The inbox used to be the first hour of the day. Now a pipeline reads a full day of email every night and leaves a ranked briefing waiting before work starts.

Role
Design, build, automate
Year
2026
Stack
Automation · AI · Dashboard
Status
Live in production

01 The problem

The inbox ate the first hour of every day. Sorting what mattered from what did not, finding the thread that needed an answer, noticing the deadline buried three messages down. The work happened before the real work even started, and none of it needed a person. Worse, an urgent message could sit unread for hours behind a wall of newsletters and receipts, and I would not know until it was already late.

02 The system

A pipeline that does it overnight. Every evening it pulls the full day of email across every label, drops the obvious noise with plain rules so the expensive step only reads what matters, then hands the rest to a language model that reads each thread and sorts it into four tiers. It writes a ranked briefing and a short action list, then leaves them on a dashboard, in a message, and in a dated archive. By the time I sit down, the sorting is done and the one email that mattered is at the top.

03 How it holds up

It runs on two models, not one. The primary sorts every thread, and a second takes over the moment the first returns anything broken, so the briefing never comes up blank. Three separate layers stop a duplicate run from overwriting a good day with a bad one. It publishes on soft warnings and flags them rather than failing into an empty screen, so I always get a briefing even on an off night. A separate watchdog confirms each night’s run actually landed and raises an alert if it did not, which means the system watches itself instead of waiting for me to notice a gap. 179 tests cover the parts that matter.

04 The result

I got the first hour of every day back. The inbox sorts itself before work starts, so what is left is a short, ranked list of what actually needs a person and a briefing already waiting. I stopped missing the one email that mattered, and the pipeline tells on itself the rare time something slips, so the briefing is always there.

· How it works

  1. 01

    It runs every night

    A scheduled job fires at 8 PM and pulls the whole day of email across every label.

  2. 02

    Cheap pass first

    Plain rules drop the obvious noise before any model runs, so the expensive step only reads what matters.

  3. 03

    Sort into tiers

    A model reads each thread and sorts it into high, medium, low, and noise, with a second model taking over if the first returns anything broken.

  4. 04

    Write the briefing

    It builds a ranked briefing and a short action list, then publishes to a dashboard, a message, and a dated archive.

  5. 05

    Watch the watcher

    A separate job checks that the night's run actually landed, and raises an alert if it did not.

· Results

Tests
179
Models
GPT-5 + Claude
Status
Live in production

1. Two models, not one. A primary model sorts every thread, and a second model takes over automatically the moment the first returns anything that fails to parse, so a bad response never blanks the report.
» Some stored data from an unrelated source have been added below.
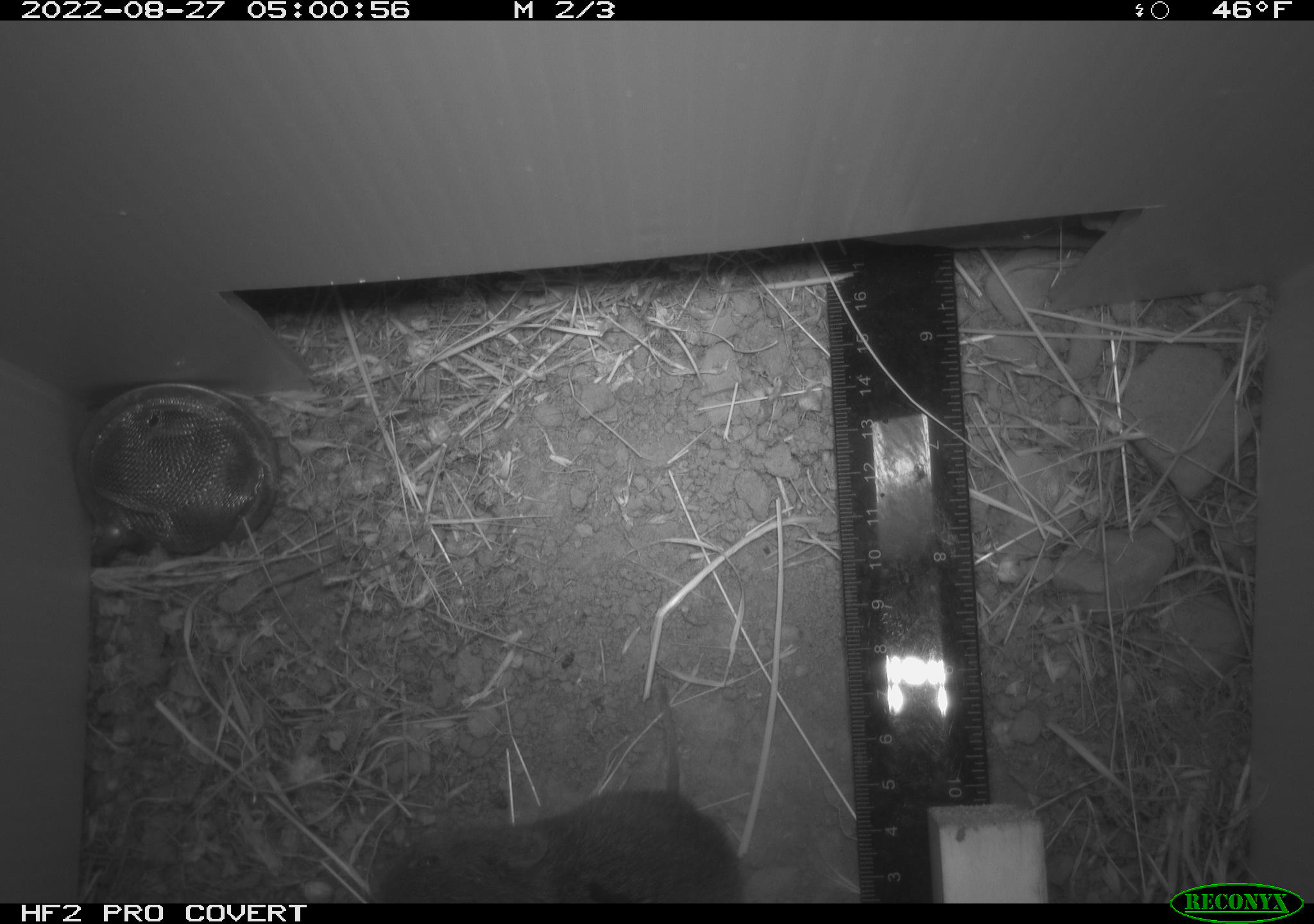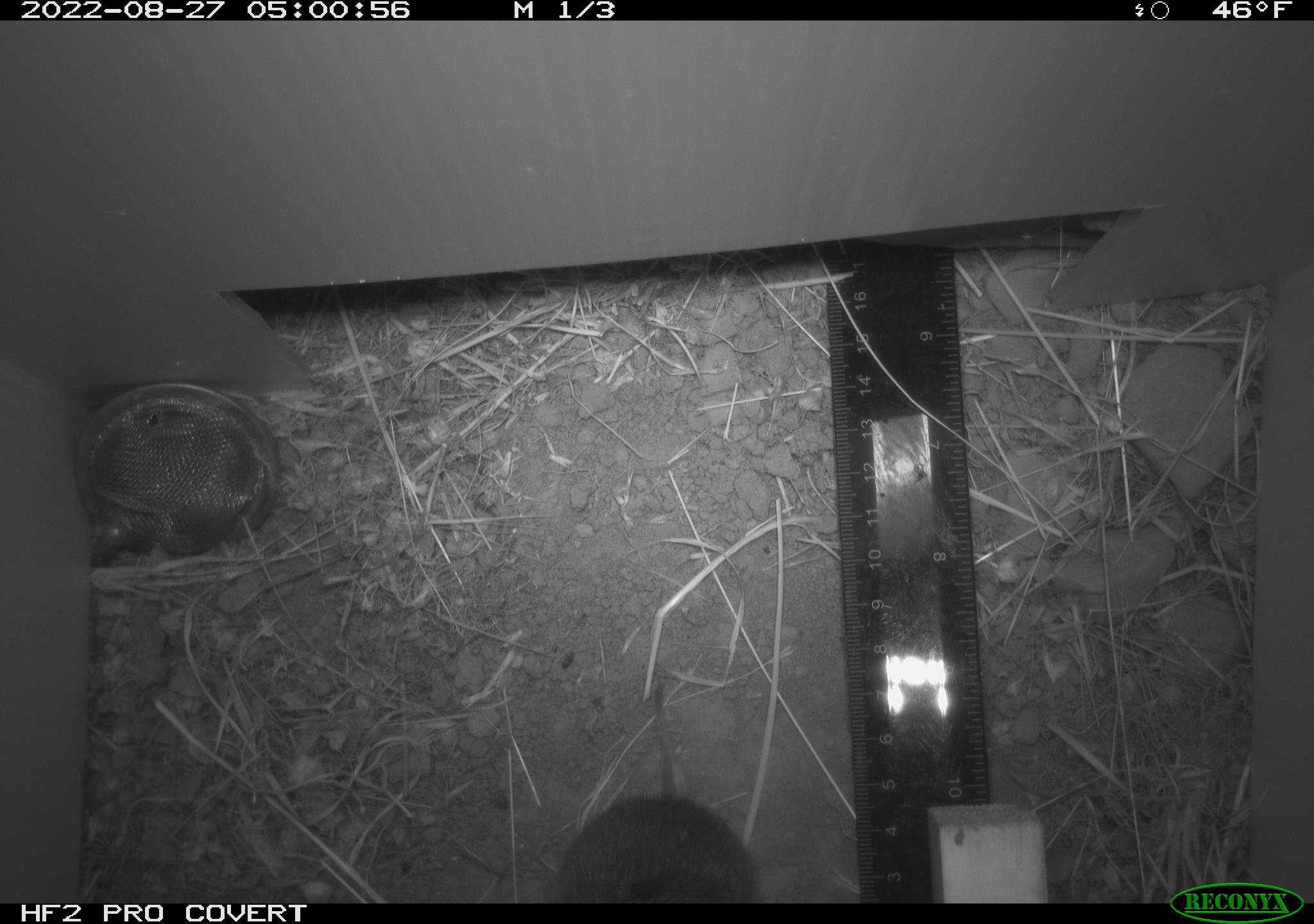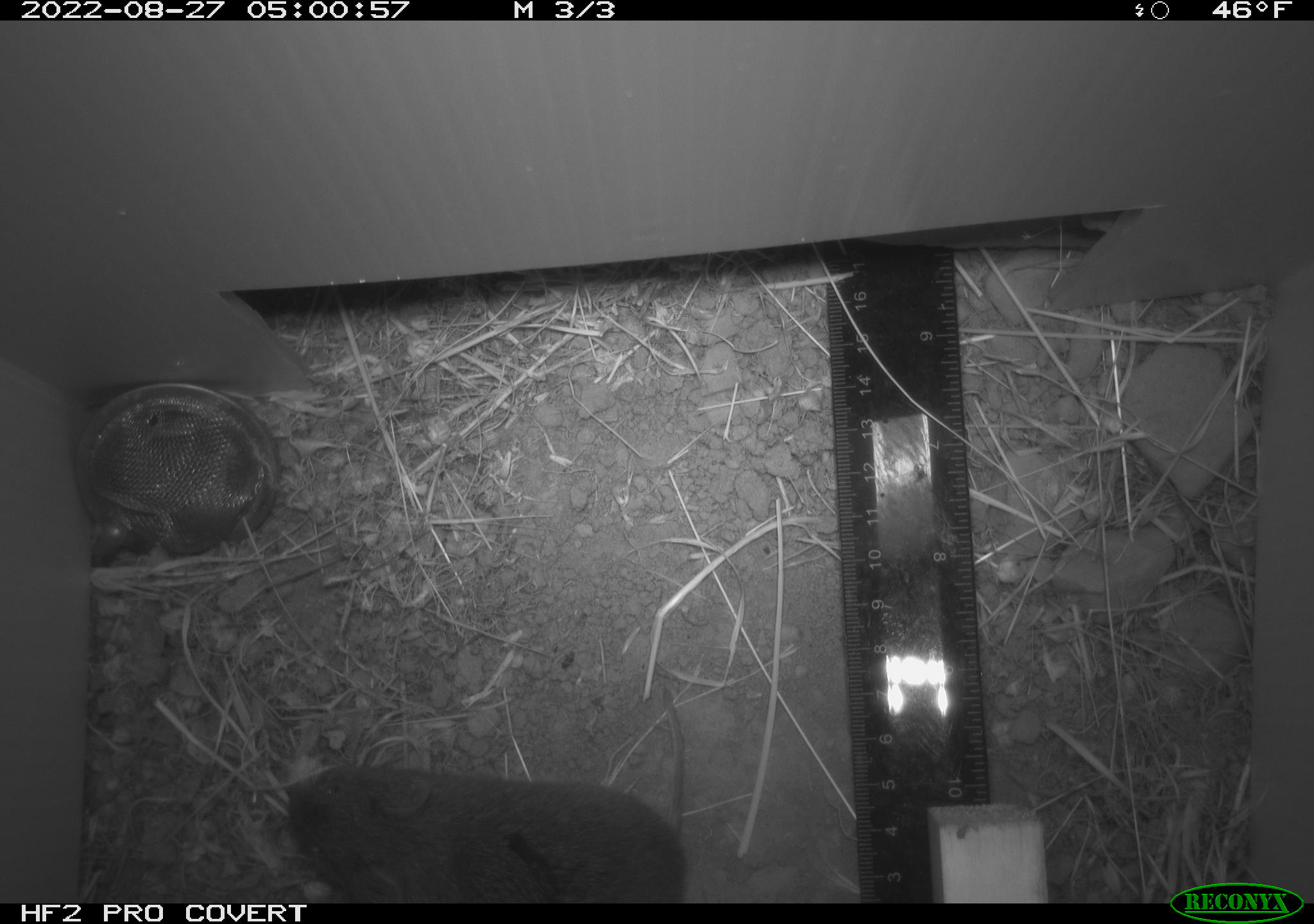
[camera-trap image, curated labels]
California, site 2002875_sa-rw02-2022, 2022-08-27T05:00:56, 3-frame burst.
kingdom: Animalia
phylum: Chordata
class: Mammalia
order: Rodentia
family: Cricetidae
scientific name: Arvicolinae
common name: voles, lemmings, and muskrats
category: arvicolinae subfamily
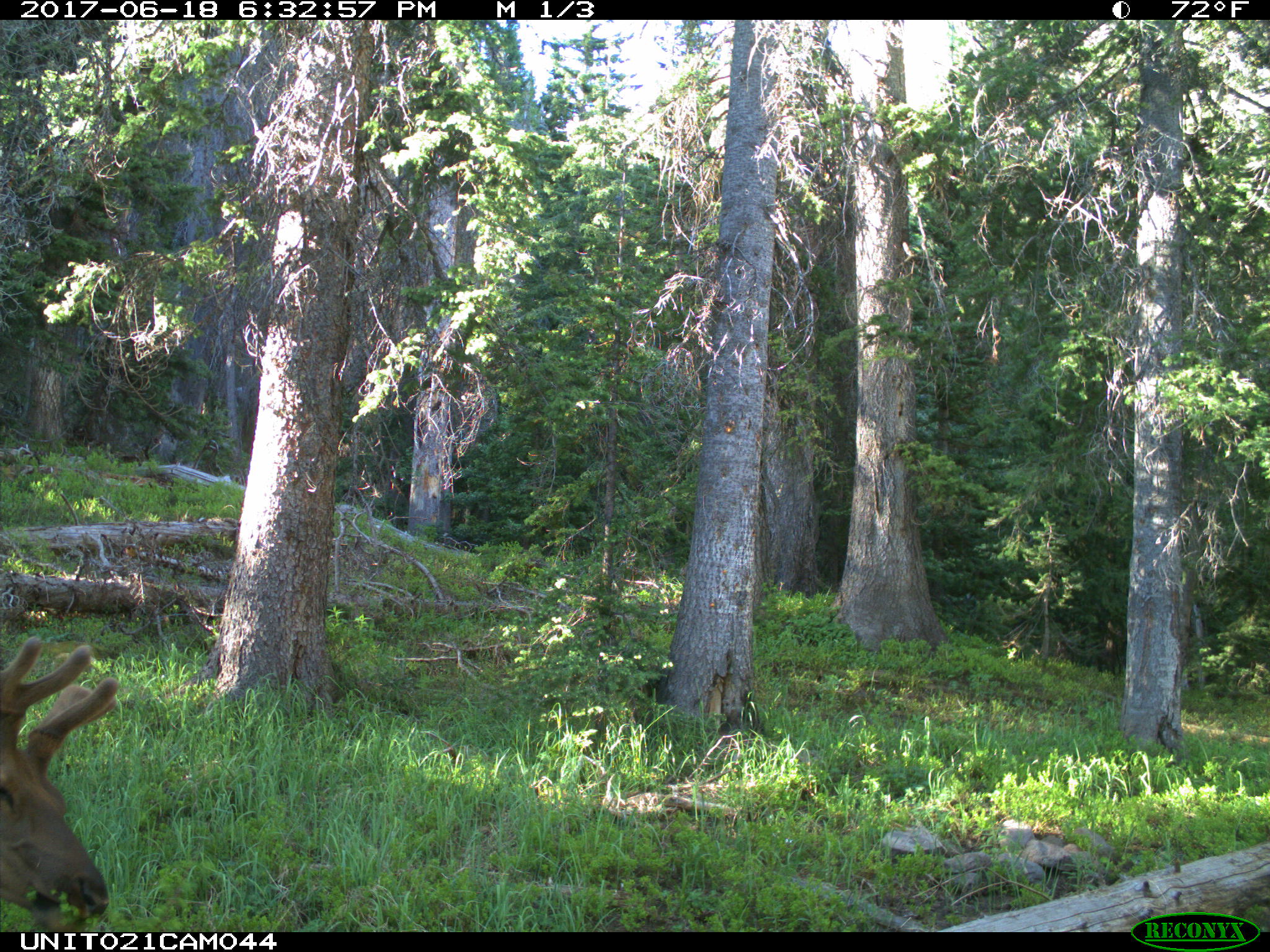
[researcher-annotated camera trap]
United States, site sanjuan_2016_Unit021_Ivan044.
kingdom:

2. Three layers stop a double run from corrupting a day: a fingerprint of the day's threads, a database key that rejects the second identical write, and a trigger that refuses to overwrite real counts with zeros.

3. It publishes on soft warnings and flags them, instead of hard-failing into an empty dashboard, and a separate watchdog checks the database rather than trusting the pipeline to report on itself. 179 tests sit behind it.